» **Problem requirements**: With the images removed, repeat the data below exactly.

» **Records supplied**:
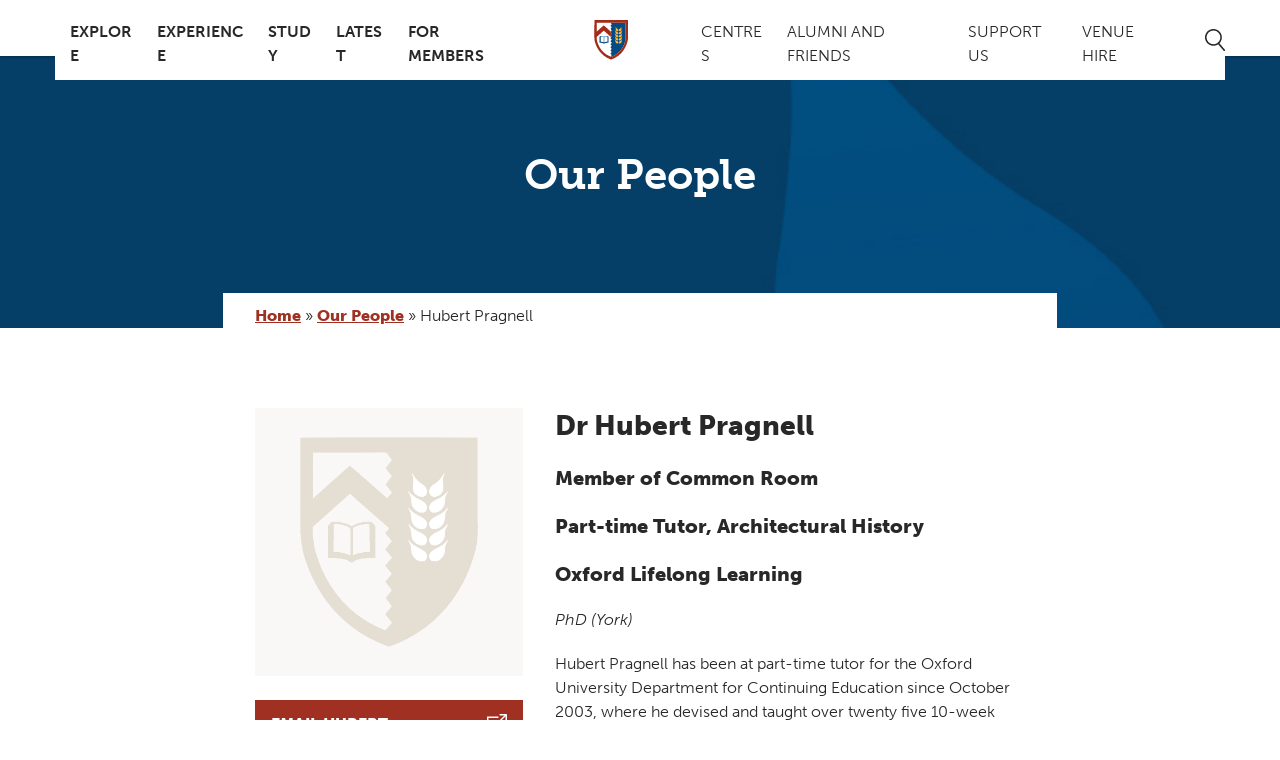

--- FILE ---
content_type: image/svg+xml
request_url: https://www.kellogg.ox.ac.uk/wp-content/themes/Kellogg/images/externalwhite.svg
body_size: 759
content:

<svg width="20px" height="20px" viewBox="0 0 20 20" version="1.1" xmlns="http://www.w3.org/2000/svg" xmlns:xlink="http://www.w3.org/1999/xlink">
    <defs>
        <polygon id="path-1" points="0.633416667 0 8.33333333 0 8.33333333 7.68233333 0.633416667 7.68233333"></polygon>
    </defs>
    <g id="Symbols" stroke="none" stroke-width="1" fill="none" fill-rule="evenodd">
        <g id="Mixin/arrows/external/black" transform="translate(-5.000000, -5.000000)">
            <g id="Group-8" transform="translate(5.000000, 5.000000)">
                <path d="M16.5311667,20 L0.768666667,20 C0.3445,20 0.000333333333,19.6558333 0.000333333333,19.2308333 L0.000333333333,3.1625 C0.000333333333,2.73833333 0.3445,2.39416667 0.768666667,2.39416667 L10.842,2.39416667 C11.267,2.39416667 11.6111667,2.73833333 11.6111667,3.1625 C11.6111667,3.5875 11.267,3.9325 10.842,3.9325 L1.53866667,3.9325 L1.53866667,18.4616667 L15.762,18.4616667 L15.762,8.97916667 C15.762,8.555 16.1061667,8.21083333 16.5311667,8.21083333 C16.9561667,8.21083333 17.3003333,8.555 17.3003333,8.97916667 L17.3003333,19.2308333 C17.3003333,19.6558333 16.9561667,20 16.5311667,20" id="Fill-1" fill="#ffffff"></path>
                <g id="Group-5" transform="translate(11.666667, 0.000000)">
                    <mask id="mask-2" fill="white">
                        <use xlink:href="#path-1"></use>
                    </mask>
                    <g id="Clip-4"></g>
                    <path d="M7.56425,7.68233333 C7.13925,7.68233333 6.79508333,7.33733333 6.79508333,6.91316667 L6.79508333,1.53816667 L1.40258333,1.53816667 C0.977583333,1.53816667 0.633416667,1.194 0.633416667,0.769 C0.633416667,0.344 0.977583333,-0.000166666667 1.40258333,-0.000166666667 L7.56425,-0.000166666667 C7.98925,-0.000166666667 8.33341667,0.344 8.33341667,0.769 L8.33341667,6.91316667 C8.33341667,7.33733333 7.98925,7.68233333 7.56425,7.68233333" id="Fill-3" fill="#ffffff" mask="url(#mask-2)"></path>
                </g>
                <path d="M8.86516667,11.79525 C8.66933333,11.79525 8.47266667,11.7210833 8.32266667,11.57025 C8.021,11.2710833 8.02016667,10.7835833 8.321,10.48275 L18.3051667,0.46775 C18.6051667,0.166916667 19.091,0.166083333 19.3926667,0.466083333 C19.6935,0.766083333 19.6943333,1.25358333 19.3943333,1.55441667 L9.41016667,11.5694167 C9.26016667,11.72025 9.06266667,11.79525 8.86516667,11.79525" id="Fill-6" fill="#ffffff"></path>
            </g>
        </g>
    </g>
</svg>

» **Answer for this exercise**:
--- FILE ---
content_type: image/svg+xml
request_url: https://www.kellogg.ox.ac.uk/wp-content/themes/Kellogg/images/externalwhite.svg
body_size: 759
content:

<svg width="20px" height="20px" viewBox="0 0 20 20" version="1.1" xmlns="http://www.w3.org/2000/svg" xmlns:xlink="http://www.w3.org/1999/xlink">
    <defs>
        <polygon id="path-1" points="0.633416667 0 8.33333333 0 8.33333333 7.68233333 0.633416667 7.68233333"></polygon>
    </defs>
    <g id="Symbols" stroke="none" stroke-width="1" fill="none" fill-rule="evenodd">
        <g id="Mixin/arrows/external/black" transform="translate(-5.000000, -5.000000)">
            <g id="Group-8" transform="translate(5.000000, 5.000000)">
                <path d="M16.5311667,20 L0.768666667,20 C0.3445,20 0.000333333333,19.6558333 0.000333333333,19.2308333 L0.000333333333,3.1625 C0.000333333333,2.73833333 0.3445,2.39416667 0.768666667,2.39416667 L10.842,2.39416667 C11.267,2.39416667 11.6111667,2.73833333 11.6111667,3.1625 C11.6111667,3.5875 11.267,3.9325 10.842,3.9325 L1.53866667,3.9325 L1.53866667,18.4616667 L15.762,18.4616667 L15.762,8.97916667 C15.762,8.555 16.1061667,8.21083333 16.5311667,8.21083333 C16.9561667,8.21083333 17.3003333,8.555 17.3003333,8.97916667 L17.3003333,19.2308333 C17.3003333,19.6558333 16.9561667,20 16.5311667,20" id="Fill-1" fill="#ffffff"></path>
                <g id="Group-5" transform="translate(11.666667, 0.000000)">
                    <mask id="mask-2" fill="white">
                        <use xlink:href="#path-1"></use>
                    </mask>
                    <g id="Clip-4"></g>
                    <path d="M7.56425,7.68233333 C7.13925,7.68233333 6.79508333,7.33733333 6.79508333,6.91316667 L6.79508333,1.53816667 L1.40258333,1.53816667 C0.977583333,1.53816667 0.633416667,1.194 0.633416667,0.769 C0.633416667,0.344 0.977583333,-0.000166666667 1.40258333,-0.000166666667 L7.56425,-0.000166666667 C7.98925,-0.000166666667 8.33341667,0.344 8.33341667,0.769 L8.33341667,6.91316667 C8.33341667,7.33733333 7.98925,7.68233333 7.56425,7.68233333" id="Fill-3" fill="#ffffff" mask="url(#mask-2)"></path>
                </g>
                <path d="M8.86516667,11.79525 C8.66933333,11.79525 8.47266667,11.7210833 8.32266667,11.57025 C8.021,11.2710833 8.02016667,10.7835833 8.321,10.48275 L18.3051667,0.46775 C18.6051667,0.166916667 19.091,0.166083333 19.3926667,0.466083333 C19.6935,0.766083333 19.6943333,1.25358333 19.3943333,1.55441667 L9.41016667,11.5694167 C9.26016667,11.72025 9.06266667,11.79525 8.86516667,11.79525" id="Fill-6" fill="#ffffff"></path>
            </g>
        </g>
    </g>
</svg>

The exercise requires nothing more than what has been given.